-- Opening Marker --

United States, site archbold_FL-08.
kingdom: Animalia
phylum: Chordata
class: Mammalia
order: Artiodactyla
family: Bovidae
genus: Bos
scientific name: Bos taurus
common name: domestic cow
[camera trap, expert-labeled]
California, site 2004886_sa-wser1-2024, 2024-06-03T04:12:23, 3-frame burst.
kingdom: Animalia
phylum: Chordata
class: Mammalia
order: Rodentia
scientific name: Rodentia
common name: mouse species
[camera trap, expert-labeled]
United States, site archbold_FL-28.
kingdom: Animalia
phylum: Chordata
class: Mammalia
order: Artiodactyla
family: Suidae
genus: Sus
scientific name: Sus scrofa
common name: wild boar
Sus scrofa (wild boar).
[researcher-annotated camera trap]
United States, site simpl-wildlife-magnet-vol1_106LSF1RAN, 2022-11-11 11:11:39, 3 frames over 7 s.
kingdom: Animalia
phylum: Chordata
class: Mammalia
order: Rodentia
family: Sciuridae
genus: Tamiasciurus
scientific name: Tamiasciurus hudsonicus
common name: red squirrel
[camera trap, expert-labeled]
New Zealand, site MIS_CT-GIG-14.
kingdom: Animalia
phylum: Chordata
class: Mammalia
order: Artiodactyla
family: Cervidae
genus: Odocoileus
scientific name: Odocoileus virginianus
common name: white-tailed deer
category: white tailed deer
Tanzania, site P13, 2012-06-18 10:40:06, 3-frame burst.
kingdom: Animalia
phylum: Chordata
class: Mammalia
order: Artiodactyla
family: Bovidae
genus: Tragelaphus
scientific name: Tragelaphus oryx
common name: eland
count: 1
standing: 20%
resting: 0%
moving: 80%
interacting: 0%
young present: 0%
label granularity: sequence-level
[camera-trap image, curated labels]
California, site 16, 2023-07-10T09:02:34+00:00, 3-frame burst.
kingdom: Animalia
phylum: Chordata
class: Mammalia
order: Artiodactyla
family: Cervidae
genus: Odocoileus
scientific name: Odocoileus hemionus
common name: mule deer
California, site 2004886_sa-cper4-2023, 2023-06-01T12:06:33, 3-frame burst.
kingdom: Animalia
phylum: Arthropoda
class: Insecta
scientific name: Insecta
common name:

-- Closing Marker --

Down to the final line, write out all of the material exactly.

- REPLY -
United States, site archbold_FL-08.
kingdom: Animalia
phylum: Chordata
class: Mammalia
order: Artiodactyla
family: Bovidae
genus: Bos
scientific name: Bos taurus
common name: domestic cow
[camera trap, expert-labeled]
California, site 2004886_sa-wser1-2024, 2024-06-03T04:12:23, 3-frame burst.
kingdom: Animalia
phylum: Chordata
class: Mammalia
order: Rodentia
scientific name: Rodentia
common name: mouse species
[camera trap, expert-labeled]
United States, site archbold_FL-28.
kingdom: Animalia
phylum: Chordata
class: Mammalia
order: Artiodactyla
family: Suidae
genus: Sus
scientific name: Sus scrofa
common name: wild boar
Sus scrofa (wild boar).
[researcher-annotated camera trap]
United States, site simpl-wildlife-magnet-vol1_106LSF1RAN, 2022-11-11 11:11:39, 3 frames over 7 s.
kingdom: Animalia
phylum: Chordata
class: Mammalia
order: Rodentia
family: Sciuridae
genus: Tamiasciurus
scientific name: Tamiasciurus hudsonicus
common name: red squirrel
[camera trap, expert-labeled]
New Zealand, site MIS_CT-GIG-14.
kingdom: Animalia
phylum: Chordata
class: Mammalia
order: Artiodactyla
family: Cervidae
genus: Odocoileus
scientific name: Odocoileus virginianus
common name: white-tailed deer
category: white tailed deer
Tanzania, site P13, 2012-06-18 10:40:06, 3-frame burst.
kingdom: Animalia
phylum: Chordata
class: Mammalia
order: Artiodactyla
family: Bovidae
genus: Tragelaphus
scientific name: Tragelaphus oryx
common name: eland
count: 1
standing: 20%
resting: 0%
moving: 80%
interacting: 0%
young present: 0%
label granularity: sequence-level
[camera-trap image, curated labels]
California, site 16, 2023-07-10T09:02:34+00:00, 3-frame burst.
kingdom: Animalia
phylum: Chordata
class: Mammalia
order: Artiodactyla
family: Cervidae
genus: Odocoileus
scientific name: Odocoileus hemionus
common name: mule deer
California, site 2004886_sa-cper4-2023, 2023-06-01T12:06:33, 3-frame burst.
kingdom: Animalia
phylum: Arthropoda
class: Insecta
scientific name: Insecta
common name:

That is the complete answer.